Texas Gov. Rick Perry apparently didn’t even have to make a recruiting trip to southern California to get Toyota to do this, although he has helped lure plenty of companies with that gambit over the last several years.
And yet Texas has scored one of the biggest prizes so far in its very focused, state-on-state battle with the administration of Gov. Jerry Brown to get plum companies now headquartered in California to abandon the bluest state for the reddest one.
The Forbes article continues to note that there are solid business reasons which have nothing to do with the business-unfriendly climate in the Pyrite State, but when you pile on those additional government burdens, the incentives for companies which can move to move increase.
In the annual Chief Executive magazine “Best States / Worst States” ranking that surveys CEOs for their opinions, Texas has been holding on to the No. 1 spot for a while; California seems permanently relegated to No. 50.
As Automotive News put it, “Despite the deep, creative talent pool in greater Los Angeles, doing business in California has become more expensive for companies and their workers.” Bestplaces.net said that the cost of living for employees is 39 percent higher in Torrance than in Plano, and housing costs are 63 percent lower in Plano.

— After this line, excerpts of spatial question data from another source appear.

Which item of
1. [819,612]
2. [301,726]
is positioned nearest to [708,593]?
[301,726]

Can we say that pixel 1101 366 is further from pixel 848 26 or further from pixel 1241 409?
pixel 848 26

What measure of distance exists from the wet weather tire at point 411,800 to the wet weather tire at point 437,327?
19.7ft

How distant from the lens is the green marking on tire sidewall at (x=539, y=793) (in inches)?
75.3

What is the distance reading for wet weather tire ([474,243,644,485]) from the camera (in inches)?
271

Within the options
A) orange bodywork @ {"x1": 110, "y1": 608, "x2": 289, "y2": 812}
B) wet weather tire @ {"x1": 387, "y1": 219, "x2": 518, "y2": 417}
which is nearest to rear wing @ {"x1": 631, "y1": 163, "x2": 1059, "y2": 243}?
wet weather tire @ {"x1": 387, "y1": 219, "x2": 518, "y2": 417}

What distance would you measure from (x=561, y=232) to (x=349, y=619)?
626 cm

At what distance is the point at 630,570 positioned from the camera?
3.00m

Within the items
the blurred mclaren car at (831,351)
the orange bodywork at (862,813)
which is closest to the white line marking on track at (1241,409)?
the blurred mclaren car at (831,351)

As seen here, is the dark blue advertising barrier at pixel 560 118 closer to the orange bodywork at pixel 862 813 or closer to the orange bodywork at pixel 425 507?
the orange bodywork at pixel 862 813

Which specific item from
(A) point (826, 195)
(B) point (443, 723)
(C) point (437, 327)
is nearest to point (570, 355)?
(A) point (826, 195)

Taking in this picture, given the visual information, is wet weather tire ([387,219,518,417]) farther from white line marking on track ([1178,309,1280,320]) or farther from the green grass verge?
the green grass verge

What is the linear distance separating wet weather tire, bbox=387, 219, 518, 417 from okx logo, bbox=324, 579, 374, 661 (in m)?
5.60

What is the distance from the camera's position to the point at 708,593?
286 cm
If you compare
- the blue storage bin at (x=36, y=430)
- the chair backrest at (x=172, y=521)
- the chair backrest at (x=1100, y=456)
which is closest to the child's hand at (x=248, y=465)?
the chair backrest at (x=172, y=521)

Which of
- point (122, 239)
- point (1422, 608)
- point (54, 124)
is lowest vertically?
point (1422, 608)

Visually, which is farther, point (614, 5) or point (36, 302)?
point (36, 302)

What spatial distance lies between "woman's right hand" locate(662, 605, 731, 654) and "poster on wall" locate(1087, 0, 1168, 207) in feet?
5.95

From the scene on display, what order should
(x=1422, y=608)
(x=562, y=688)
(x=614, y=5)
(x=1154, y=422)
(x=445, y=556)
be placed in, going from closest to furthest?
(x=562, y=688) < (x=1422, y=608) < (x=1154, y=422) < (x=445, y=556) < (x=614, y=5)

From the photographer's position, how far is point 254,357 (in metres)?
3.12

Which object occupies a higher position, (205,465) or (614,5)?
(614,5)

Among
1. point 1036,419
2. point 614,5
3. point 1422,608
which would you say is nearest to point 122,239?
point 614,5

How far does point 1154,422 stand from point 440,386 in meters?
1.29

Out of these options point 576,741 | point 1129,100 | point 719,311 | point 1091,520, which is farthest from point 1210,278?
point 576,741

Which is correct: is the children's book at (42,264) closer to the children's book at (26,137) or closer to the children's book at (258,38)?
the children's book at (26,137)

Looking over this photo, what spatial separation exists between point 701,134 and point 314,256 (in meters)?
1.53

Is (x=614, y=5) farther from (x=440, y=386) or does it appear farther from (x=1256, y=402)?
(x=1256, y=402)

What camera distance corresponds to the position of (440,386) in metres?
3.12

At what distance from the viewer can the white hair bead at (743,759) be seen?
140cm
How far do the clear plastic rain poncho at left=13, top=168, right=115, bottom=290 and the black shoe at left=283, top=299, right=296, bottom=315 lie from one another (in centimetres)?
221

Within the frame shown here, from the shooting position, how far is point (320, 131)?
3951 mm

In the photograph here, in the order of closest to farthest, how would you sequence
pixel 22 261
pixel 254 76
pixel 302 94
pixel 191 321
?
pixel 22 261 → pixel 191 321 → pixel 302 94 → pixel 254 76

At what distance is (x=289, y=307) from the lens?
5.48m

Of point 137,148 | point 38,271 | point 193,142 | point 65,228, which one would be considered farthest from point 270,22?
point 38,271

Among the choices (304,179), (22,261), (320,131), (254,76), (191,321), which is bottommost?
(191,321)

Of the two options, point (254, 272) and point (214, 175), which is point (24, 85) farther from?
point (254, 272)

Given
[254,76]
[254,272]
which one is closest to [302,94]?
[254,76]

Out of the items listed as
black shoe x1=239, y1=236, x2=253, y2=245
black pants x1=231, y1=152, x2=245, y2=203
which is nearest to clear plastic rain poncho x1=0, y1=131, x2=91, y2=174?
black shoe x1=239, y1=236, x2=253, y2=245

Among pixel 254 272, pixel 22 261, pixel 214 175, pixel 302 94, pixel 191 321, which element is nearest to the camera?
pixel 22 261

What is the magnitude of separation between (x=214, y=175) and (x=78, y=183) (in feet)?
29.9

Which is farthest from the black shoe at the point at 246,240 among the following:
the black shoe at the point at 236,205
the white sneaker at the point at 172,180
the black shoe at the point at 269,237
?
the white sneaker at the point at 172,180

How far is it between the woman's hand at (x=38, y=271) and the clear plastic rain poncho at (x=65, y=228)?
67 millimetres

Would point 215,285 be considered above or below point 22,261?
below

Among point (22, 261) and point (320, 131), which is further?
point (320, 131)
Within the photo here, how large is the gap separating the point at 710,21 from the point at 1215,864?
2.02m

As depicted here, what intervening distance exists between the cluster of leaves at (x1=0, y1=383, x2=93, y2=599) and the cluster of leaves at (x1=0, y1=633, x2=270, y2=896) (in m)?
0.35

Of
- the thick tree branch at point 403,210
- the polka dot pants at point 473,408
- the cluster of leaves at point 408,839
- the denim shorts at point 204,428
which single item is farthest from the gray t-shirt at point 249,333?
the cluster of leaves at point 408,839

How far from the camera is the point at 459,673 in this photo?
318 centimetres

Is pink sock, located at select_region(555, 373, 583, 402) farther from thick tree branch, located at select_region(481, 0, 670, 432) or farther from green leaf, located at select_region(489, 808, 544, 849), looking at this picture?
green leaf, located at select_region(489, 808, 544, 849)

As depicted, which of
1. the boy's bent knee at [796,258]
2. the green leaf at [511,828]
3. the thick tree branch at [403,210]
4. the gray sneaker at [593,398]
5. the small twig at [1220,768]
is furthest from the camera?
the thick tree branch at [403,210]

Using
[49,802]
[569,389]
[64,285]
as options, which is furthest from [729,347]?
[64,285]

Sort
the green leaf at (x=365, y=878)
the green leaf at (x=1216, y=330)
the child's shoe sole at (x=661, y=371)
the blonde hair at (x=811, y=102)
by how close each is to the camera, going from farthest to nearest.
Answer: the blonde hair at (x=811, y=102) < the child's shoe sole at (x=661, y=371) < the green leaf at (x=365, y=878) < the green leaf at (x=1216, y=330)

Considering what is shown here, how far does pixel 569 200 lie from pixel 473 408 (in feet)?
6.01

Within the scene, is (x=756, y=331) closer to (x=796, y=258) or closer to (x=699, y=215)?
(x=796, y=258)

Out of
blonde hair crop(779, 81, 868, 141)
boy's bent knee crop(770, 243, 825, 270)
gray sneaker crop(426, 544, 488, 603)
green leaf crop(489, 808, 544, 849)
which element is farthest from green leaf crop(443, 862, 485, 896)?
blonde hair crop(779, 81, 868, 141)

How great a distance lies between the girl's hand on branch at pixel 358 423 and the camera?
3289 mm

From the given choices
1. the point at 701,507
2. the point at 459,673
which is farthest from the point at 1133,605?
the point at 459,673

What does that mean? Well, it means that, for Toyota executives who have to move from southern California to the Lone Star State, they will see what is, in real terms, a 39% raise. When they sell their houses in California, they’ll wind up being able to by a house 2/3 larger for what they have been spending, or, looked at another way, be able to simply buy, with cash, just as good a home in Plano as the one on which they were making mortgage payments in California.
Of course, some won’t be able to make the move, due to family commitments or spouses’ careers, and that’s tough on them. Some will wind up losing their jobs due to this.
Would it be uncivil of us to point out that we told you so?
We have said before that if liberals really understood economics, they wouldn’t be liberals. Businesses exist to make money for their owners and shareholders, and states and cities which view businesses as milch cows for taxes rather than creators of jobs for their citizens are going to, eventually, cause businesses which can leave for friendlier areas to leave, and inhibit the creation of new businesses. Eventually this will have a negative effect on the number of jobs available for the public.
And you can see the effects in hard numbers: the March unemployment rate for Texas was 5.5%, well below the national average, while California’s was 8.1% and Illinois’ was 8.4%.1 It doesn’t take a PhD in economics, like Paul Krugman has, to understand this, yet the left keep ignoring it. It’s almost as though they kind of, sort of, understand that capitalism provides jobs, but want socialism anyway.